DP World’s acquisition was the largest M&A deal involving a Middle Eastern target in 2014-2015 and had compelling strategic, operational and financial benefits for DP World. It created the leading port and free zone in the Middle East, enhanced DP World’s competitive advantage by strengthening Jebel Ali port’s integrated product offering and provided an opportunity to control and improve investment levels at JAFZ. The acquisition was also expected to enhance earnings by more than 15 percent and generate greater than a 7 percent return on capital employed in the first full financial year following completion.

February 2015

$1.2 billion

Sale of EMPAQUE to Crown Holdings, Inc.
Exclusive Financial Advisor to Heineken N.V. on the $1.2 billion sale of its Mexican packaging business, EMPAQUE, to Crown Holdings

On February 18, 2015, Heineken N.V. (“Heineken”) completed the sale of its Mexican packaging business EMPAQUE – a leading Mexican manufacturer of aluminum cans and ends, bottle caps and glass bottles – to Crown Holdings Inc. (“Crown”). Moelis & Company acted as exclusive financial advisor to Heineken in the multifaceted, cross-border transaction.

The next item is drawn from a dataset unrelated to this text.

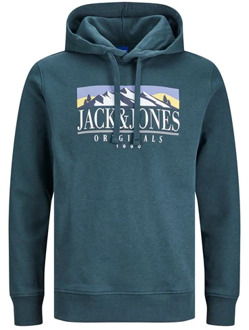 Jack & Jones Jorwalter sweat hood Print / Multi - L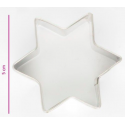 Cookie cutter star, 5 cm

The successful execution of this complex and competitive sale involved a dual-track that allowed Heineken to maintain the option of a “sale of parts” or a “sale of whole” process. In addition, Moelis & Company helped negotiate a strategic, long-term supply contract between the client and the buyer that fulfilled the needs of multiple stakeholders within the Heineken organization. Divesting the EMPAQUE packaging operations ultimately allowed Heineken to focus its resources fully on brewing, marketing and selling its world class portfolio of beer brands in Mexico, and provided additional financial flexibility to invest in its core operations.

Moelis & Company helped Heineken achieve a premium valuation multiple relative to comparable metal and glass packaging transactions globally. Following the divestment, EMPAQUE remains a key strategic supplier to Cuauhtémoc Moctezuma, Heineken’s wholly owned subsidiary in Mexico, through long-term supply contracts.